— START OF Quoted text —

Roger Bissière

Le songe de la terre

September 03 - October 08, 2022

Roger Bissière

Le songe de la terre

September 03 - October 08, 2022




 

“My youth began at 60.” This declaration of Roger Bissière (b. 1886) should be taken seriously. In fact, he stopped painting during the war, moved back to his native land - Lot, France - and started farming. However, when Bissière resumed his artistic practice around 1945, it was not only a return, but a reaction to painting. On the face of it, a world separates his pre-war production from the one we are exhibiting here. But what brought Bissière to this point? Trained at Beaux-Arts de Bordeaux and Paris, the painter came to the capital city in 1911, and, out of necessity, worked as a journalist and an art critic for L’Esprit Nouveau, Ozenfant and Jeanneret’s magazine.  


His figurative works, mostly female figures, took on a post-cubist turn as a result of his friendship with Braque (Femme au filet, full of plans and facets, 1936). Become a teacher at the Académie Ranson (1925-1938), Bissière had a strong impact on young painters, some of whom later joined the informal group called New School of Paris, like Alfred Manessier and Vieira da Silva. 


Curiously, Bissière’s practice shifted with the Crucifixions (1937) series -comprised of drawings, paintings, and even assemblages. While the subject remained perfectly identifiable, his stylized rendering of characters synthesized them in a few main lines that outlined their body. Is it random that one of his masterpieces - a later tapestry (1945-1946) that represented another tragic symbol, that of Hiroshima, was executed with the same style (Hiroshima, l’ange de l’Apocalypse)?  


In any case, it was at that time that Bissière started to create hangings with pieces of clothes, rags, curtains, and old clothing as if he needed to sidetrack to found a new artistic gesture. These works were exhibited, along with oil paintings, at Galerie Drouin (December, 1947). After that, Bissière produced egg paintings in mat tones - brown, ocher, orange - on various media, sometimes covered with glued paper, which were exhibited at Galerie Jeanne Bucher in 1952.  


Ceysson & Bénétière chose to focus on Bissière’s work posterior to 1945 because of its unique nature, wonderfully defined by Pierre Decargues, who talked of a “border” artist ("Premier bilan de l’art actuel" 1953). Slowly, Bissière parted with representation, in the common sense of the word. Not that reality entirely disappeared, at least if we refer to some of his titles - Le Chat, la maison, 1951, Oiseau, 1953. But the world, although still there, escaped representation. The artist turned to suggestion, ellipsis, and hints over any attempts at literal realistic description, which blocks our view and constrains our imagination.

— END OF Quoted text —
— START OF Provided data —

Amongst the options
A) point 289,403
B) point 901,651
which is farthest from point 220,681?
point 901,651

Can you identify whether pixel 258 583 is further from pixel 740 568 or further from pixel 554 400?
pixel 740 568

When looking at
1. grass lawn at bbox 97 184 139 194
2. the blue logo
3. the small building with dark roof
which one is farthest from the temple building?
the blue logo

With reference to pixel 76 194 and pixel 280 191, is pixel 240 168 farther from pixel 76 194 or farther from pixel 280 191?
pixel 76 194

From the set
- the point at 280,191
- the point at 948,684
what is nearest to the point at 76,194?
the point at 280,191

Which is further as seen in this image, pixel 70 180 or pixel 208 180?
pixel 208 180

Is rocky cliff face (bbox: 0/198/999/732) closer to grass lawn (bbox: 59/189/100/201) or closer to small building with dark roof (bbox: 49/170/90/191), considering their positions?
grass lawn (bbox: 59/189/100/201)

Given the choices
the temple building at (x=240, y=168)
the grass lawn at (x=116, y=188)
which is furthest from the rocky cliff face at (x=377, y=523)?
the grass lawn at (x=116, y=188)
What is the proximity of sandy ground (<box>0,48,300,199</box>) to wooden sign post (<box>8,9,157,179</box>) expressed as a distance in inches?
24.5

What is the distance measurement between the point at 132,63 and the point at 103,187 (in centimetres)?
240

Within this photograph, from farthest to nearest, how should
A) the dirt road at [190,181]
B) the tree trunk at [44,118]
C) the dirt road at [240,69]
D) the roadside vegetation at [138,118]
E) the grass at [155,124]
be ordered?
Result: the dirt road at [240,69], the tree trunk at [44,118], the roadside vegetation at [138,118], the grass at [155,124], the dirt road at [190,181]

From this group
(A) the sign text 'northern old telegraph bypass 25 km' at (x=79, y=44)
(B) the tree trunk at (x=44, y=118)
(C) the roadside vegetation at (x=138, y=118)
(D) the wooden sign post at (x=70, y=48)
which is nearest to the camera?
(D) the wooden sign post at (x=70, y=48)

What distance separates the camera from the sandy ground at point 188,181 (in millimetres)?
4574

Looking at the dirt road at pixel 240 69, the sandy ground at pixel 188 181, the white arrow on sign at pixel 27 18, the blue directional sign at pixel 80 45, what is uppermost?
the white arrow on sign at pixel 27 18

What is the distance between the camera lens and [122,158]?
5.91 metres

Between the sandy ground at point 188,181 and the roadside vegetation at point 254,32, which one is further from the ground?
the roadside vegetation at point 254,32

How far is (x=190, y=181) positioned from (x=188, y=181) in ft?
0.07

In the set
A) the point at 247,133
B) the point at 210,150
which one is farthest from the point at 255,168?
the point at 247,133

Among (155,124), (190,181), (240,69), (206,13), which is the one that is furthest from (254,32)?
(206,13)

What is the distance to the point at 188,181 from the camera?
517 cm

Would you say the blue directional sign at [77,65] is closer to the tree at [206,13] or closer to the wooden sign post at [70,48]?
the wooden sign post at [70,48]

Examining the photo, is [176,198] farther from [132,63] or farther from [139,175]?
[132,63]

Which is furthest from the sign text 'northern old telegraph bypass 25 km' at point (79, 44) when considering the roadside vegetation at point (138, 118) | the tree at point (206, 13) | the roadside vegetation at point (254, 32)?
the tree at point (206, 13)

— END OF Provided data —
— START OF Provided data —

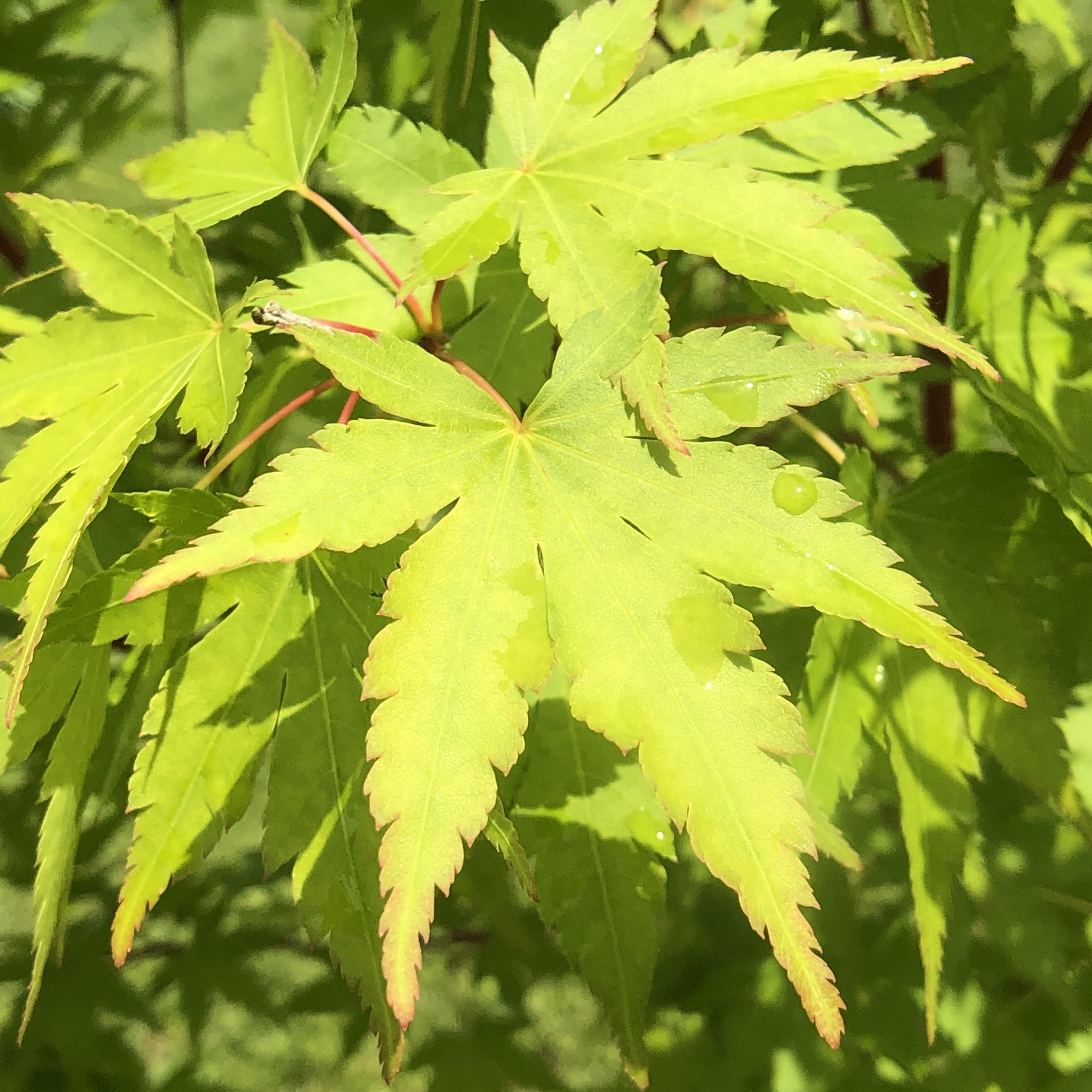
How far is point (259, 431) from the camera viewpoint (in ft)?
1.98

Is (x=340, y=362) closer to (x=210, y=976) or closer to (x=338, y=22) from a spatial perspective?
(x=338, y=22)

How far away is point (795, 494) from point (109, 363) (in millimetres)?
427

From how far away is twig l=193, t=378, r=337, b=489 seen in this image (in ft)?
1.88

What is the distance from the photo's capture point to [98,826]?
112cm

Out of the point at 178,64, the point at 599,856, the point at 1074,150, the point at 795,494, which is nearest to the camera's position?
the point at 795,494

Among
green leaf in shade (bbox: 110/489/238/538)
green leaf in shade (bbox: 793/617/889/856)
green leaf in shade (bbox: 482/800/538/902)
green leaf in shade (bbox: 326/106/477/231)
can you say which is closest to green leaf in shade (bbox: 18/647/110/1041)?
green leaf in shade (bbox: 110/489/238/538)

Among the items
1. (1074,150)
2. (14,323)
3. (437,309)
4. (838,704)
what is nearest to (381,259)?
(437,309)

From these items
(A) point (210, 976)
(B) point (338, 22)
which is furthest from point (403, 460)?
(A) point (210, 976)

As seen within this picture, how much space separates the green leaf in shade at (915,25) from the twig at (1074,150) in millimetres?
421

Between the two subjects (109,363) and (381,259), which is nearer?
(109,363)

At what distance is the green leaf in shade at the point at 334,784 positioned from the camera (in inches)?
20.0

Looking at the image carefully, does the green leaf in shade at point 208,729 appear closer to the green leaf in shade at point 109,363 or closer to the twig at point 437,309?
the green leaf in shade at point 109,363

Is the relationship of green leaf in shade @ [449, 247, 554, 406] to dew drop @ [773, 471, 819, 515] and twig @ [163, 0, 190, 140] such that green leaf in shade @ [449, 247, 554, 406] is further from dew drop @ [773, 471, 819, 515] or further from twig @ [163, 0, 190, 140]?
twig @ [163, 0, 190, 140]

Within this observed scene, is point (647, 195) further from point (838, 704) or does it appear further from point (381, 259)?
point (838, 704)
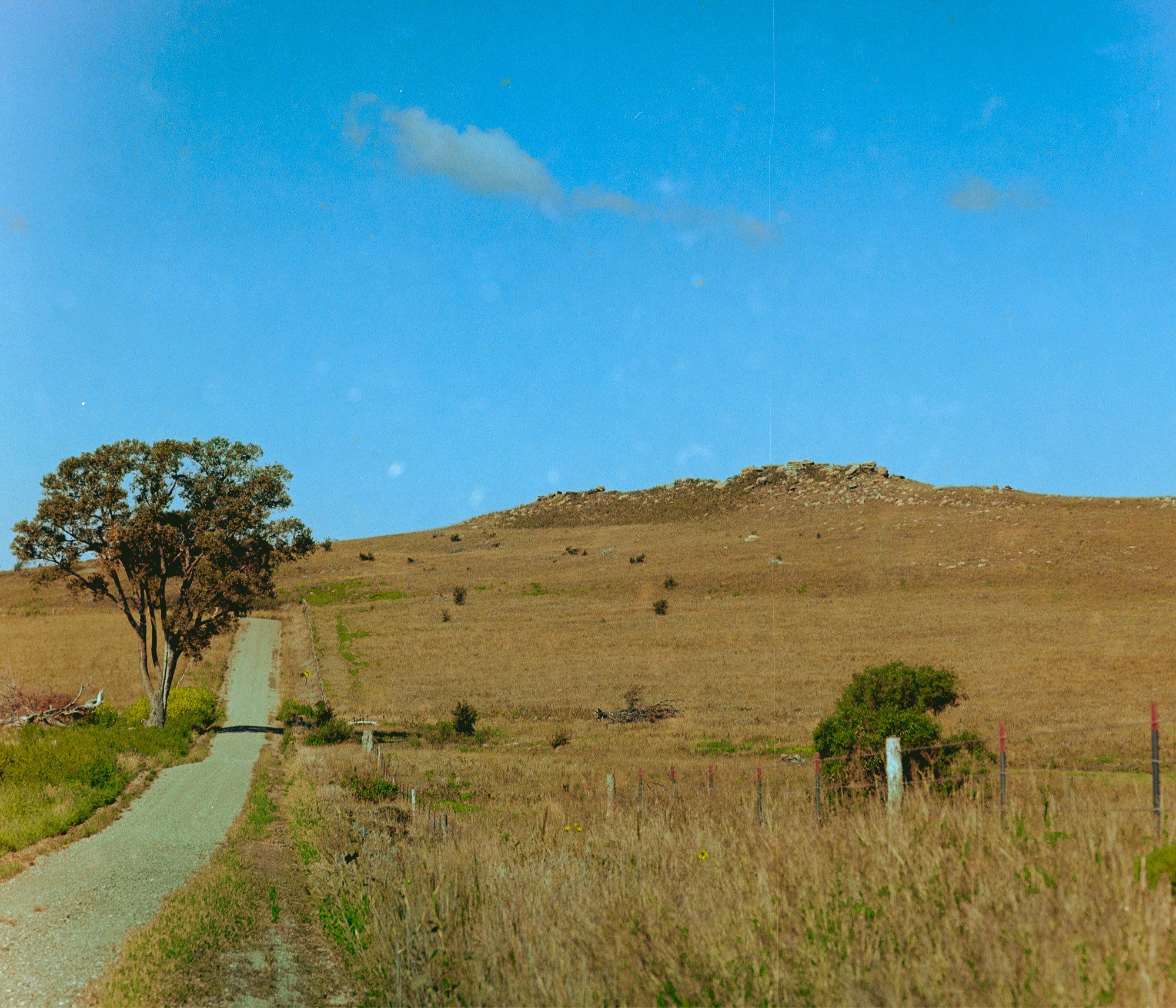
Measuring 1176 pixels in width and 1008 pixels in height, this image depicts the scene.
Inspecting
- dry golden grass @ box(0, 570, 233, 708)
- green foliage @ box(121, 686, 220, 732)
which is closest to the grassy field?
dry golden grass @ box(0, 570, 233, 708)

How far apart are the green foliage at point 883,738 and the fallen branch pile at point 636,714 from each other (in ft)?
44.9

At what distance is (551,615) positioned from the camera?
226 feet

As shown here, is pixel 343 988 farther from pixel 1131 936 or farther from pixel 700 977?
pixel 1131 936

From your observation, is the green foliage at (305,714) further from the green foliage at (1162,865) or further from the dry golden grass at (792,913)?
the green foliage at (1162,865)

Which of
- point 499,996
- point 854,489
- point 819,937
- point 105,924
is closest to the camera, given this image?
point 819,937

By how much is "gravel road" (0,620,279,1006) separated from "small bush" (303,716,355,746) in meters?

— END OF Provided data —

**Goal A**
Return the stretch of the text on Roger Bissière from "Curiously, Bissière’s practice" through "l’ange de l’Apocalypse)?".
**Goal B**
In one to three sentences, state why, according to the text on Roger Bissière, Ceysson & Bénétière centered the exhibition on his work after 1945.
The records are independent of the text on Roger Bissière and are provided as separate material.

**Exercise solution A**
Curiously, Bissière’s practice shifted with the Crucifixions (1937) series -comprised of drawings, paintings, and even assemblages. While the subject remained perfectly identifiable, his stylized rendering of characters synthesized them in a few main lines that outlined their body. Is it random that one of his masterpieces - a later tapestry (1945-1946) that represented another tragic symbol, that of Hiroshima, was executed with the same style (Hiroshima, l’ange de l’Apocalypse)?

**Exercise solution B**
Ceysson & Bénétière chose Bissière's post-1945 work because of its unique nature. Pierre Decargues defined that nature by calling him a "border" artist in "Premier bilan de l'art actuel" (1953).